## Begin SELECTION
Betty, is that Jimmy's mousepad you're holding?...
Mm-hm...
Gee, it must be fun chatting with him!
Is he meetin you after work today?...
Nuh-uh...
By the way, how'd you meet him?

I met him through his Myspace blog
I PM'd him, he PM'd me
We traded jpegs (Oh, we see!)
The techie I fell for--The Leader on the Mac!
(SFX: bleep boop beep, buzzzzzz!)

Our boss was always putting him down (down! down!)
He said that Steve Jobs was a worthless clown
(He was mean and he teased that Steve Jobs was a worthless clown!)
Jim gave me his nice mouse pad
And I thought he was rad!
Well, I-M-H-O--the Leader on the Mac!
(SFX again)

One day our boss said, "It's time to renew
We're going with PCs for the work that we do"
(The boss, he's so cruel, a reconfig to PCs is what he'll do)
Jim's screwed here, do you know why?
He'll have to recertify!
I'm sorry they canned you--the Leader on the Mac!
(SFX again)

(spoken:)
He cleaned out his desk, and then my C Drive
--He didn't want our love notes to show
As he walked away, blowing a kiss goodbye,
I begged him, "please don't go!"
What was his password? I'll never know
(No no no no no...)
Log Out! Log Out! Log Out! Log Out!
(SFX: The system CRASHES!)

Since he was jobless, what did he do?
He fried the drives in the server room!
The boss was caught unaware
Our data's erased, but I don't care
You really did show them! You Leader on the Mac!
(general computer SFX again)

(ooooh....)
The program's been hacked. Data's gone!
The program's been hacked. Data's gone!
The program's been hacked. Data's gone!

(SFX modems, Microsoft bleeps, bleeps, IE Explorer opening tones, the Intel tones, etc. fadeout....END PROGRAM)

dan138zig (Durrr Durrr Durrrrrr), Saturday, 14 March 2009 23:51 (seventeen years ago)

That is the best thing ever.

Bubble Withdrawal (Masonic Boom), Sunday, 15 March 2009 00:03 (seventeen years ago)
## End SELECTION
## Begin LISTED ENTRIES
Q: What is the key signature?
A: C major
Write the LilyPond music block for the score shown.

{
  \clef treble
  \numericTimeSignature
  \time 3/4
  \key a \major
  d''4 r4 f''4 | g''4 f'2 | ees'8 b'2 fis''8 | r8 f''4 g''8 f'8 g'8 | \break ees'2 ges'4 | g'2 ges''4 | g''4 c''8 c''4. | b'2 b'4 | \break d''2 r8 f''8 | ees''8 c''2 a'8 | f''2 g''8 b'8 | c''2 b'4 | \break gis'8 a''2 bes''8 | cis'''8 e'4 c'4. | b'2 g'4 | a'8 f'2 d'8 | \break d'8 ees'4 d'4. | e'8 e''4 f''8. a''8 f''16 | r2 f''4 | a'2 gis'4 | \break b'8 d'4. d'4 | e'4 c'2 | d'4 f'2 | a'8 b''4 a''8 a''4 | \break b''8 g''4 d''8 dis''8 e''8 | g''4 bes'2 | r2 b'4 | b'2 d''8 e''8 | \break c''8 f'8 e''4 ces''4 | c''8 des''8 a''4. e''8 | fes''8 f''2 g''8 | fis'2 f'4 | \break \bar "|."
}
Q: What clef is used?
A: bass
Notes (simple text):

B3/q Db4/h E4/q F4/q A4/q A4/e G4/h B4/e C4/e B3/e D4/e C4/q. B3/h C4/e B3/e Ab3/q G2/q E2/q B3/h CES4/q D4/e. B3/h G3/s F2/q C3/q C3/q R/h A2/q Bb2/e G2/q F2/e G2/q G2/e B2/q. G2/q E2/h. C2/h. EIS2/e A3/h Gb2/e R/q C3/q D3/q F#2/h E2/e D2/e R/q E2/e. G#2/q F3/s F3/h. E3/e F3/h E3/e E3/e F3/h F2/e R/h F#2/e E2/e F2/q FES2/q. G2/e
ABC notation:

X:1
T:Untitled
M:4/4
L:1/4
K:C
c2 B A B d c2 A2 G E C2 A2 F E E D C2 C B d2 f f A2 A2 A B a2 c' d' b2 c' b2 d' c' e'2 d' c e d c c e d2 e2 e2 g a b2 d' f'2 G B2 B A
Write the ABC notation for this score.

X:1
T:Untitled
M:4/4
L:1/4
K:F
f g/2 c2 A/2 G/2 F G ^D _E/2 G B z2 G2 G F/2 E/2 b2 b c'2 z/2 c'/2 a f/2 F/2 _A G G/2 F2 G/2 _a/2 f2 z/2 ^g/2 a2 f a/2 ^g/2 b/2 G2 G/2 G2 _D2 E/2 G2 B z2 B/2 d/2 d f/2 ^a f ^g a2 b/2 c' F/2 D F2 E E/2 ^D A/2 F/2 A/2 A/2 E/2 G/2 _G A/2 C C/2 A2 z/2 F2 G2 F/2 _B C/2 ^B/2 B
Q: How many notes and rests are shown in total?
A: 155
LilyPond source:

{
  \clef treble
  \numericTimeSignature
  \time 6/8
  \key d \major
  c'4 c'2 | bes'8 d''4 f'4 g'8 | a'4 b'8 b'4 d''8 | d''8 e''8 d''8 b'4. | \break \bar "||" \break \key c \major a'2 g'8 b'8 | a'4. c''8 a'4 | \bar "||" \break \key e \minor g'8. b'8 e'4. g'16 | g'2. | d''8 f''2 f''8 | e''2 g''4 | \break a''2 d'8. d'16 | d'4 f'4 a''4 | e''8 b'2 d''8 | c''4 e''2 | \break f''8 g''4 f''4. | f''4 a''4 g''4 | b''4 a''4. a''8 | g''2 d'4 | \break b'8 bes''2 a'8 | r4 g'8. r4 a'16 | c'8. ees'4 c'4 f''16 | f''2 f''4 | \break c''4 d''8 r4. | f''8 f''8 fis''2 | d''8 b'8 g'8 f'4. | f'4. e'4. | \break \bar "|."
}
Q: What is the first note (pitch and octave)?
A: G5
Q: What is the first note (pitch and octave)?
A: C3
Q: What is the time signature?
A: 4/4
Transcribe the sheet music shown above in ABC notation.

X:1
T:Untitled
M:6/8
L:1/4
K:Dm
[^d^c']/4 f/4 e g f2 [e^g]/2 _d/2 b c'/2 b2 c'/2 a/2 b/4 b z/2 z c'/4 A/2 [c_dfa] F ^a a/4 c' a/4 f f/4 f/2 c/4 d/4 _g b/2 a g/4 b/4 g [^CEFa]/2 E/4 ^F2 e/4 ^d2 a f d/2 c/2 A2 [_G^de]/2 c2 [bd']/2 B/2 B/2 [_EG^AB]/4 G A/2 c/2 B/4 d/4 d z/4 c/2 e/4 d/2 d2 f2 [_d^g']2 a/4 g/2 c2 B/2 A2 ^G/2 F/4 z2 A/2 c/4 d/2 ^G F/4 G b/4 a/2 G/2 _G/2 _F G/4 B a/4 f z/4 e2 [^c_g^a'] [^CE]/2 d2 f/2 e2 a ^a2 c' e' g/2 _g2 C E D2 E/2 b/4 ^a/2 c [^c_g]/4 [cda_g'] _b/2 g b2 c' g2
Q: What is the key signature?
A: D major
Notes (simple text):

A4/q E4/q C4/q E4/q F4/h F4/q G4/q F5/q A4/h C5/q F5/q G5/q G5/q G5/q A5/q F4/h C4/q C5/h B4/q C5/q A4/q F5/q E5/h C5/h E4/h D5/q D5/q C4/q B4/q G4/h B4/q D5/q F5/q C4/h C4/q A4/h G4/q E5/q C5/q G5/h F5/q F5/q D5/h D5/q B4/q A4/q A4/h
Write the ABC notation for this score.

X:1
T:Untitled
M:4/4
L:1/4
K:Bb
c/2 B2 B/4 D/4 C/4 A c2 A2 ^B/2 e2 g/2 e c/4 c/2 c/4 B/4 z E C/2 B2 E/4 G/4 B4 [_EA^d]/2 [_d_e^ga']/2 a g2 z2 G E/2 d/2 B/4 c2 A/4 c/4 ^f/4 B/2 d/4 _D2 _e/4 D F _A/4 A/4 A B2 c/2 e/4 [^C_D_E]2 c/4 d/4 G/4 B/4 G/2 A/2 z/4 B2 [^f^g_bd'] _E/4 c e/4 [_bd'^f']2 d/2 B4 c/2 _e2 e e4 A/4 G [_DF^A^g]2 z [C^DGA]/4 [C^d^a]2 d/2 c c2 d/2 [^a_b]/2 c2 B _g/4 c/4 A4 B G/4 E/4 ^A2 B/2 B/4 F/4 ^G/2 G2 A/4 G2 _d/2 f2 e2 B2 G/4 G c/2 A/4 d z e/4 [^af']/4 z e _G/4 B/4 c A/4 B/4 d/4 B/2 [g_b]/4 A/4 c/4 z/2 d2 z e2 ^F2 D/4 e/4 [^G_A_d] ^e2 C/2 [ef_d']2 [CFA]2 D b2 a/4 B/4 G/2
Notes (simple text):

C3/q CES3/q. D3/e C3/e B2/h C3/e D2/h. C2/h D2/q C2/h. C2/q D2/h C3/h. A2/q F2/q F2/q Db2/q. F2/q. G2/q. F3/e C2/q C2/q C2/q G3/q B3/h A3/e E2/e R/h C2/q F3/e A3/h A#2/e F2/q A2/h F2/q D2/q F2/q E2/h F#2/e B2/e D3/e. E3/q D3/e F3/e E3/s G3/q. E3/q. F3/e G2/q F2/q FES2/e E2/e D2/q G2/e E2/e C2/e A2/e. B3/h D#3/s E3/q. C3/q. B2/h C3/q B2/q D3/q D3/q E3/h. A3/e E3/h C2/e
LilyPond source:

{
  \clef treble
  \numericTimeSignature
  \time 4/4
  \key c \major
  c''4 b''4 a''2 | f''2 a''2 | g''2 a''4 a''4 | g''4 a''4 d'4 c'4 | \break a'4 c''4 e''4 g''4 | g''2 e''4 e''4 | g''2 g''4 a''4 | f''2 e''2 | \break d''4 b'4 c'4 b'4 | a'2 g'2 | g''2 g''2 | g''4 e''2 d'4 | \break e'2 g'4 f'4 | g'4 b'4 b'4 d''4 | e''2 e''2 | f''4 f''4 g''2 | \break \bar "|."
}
## End LISTED ENTRIES
**WRITTEN REQUEST**
Continue the forum thread with the "Leader on the Mac" song parody from where it stops.

**RESPONSE TO THIS EXERCISE**
three years pass...

R.I.P. Shadow Morton

Tarfumes The Escape Goat, Friday, 15 February 2013 18:00 (thirteen years ago)

RIP

curmudgeon, Friday, 15 February 2013 19:19 (thirteen years ago)

RIP. "Remember" is like the best song ever written.

Poliopolice, Friday, 15 February 2013 19:19 (thirteen years ago)

I don't think I knew he was still alive. "Train from Kansas City" or "Out in the Street" is my favourite. And the second Dolls album is great in a different way than the first.

clemenza, Friday, 15 February 2013 22:52 (thirteen years ago)

Didn't know he was still around either. Didn't know he produced "Society's Child" or a few others. Must have sensed his passing when I chose my new screenname. RIP

Stranded In the Jungle Groove (James Redd and the Blecchs), Friday, 15 February 2013 23:44 (thirteen years ago)

yes, they are

Mark G, Saturday, 16 February 2013 10:35 (thirteen years ago)

separate thread started:

I'll never forget him (the leader of the pack): RIP Shadow Morton

curmudgeon, Sunday, 17 February 2013 21:54 (thirteen years ago)

one year passes...

http://nypost.com/2014/05/17/ahead-of-the-pack-how-the-shangri-las-created-punk/

Damnit Janet Weiss & The Riot Grrriel (C. Grisso/McCain), Thursday, 22 May 2014 00:48 (twelve years ago)

Nice article--good stories re James Brown and stuff. Didn't realize how young they were back then.

curmudgeon, Thursday, 22 May 2014 14:29 (twelve years ago)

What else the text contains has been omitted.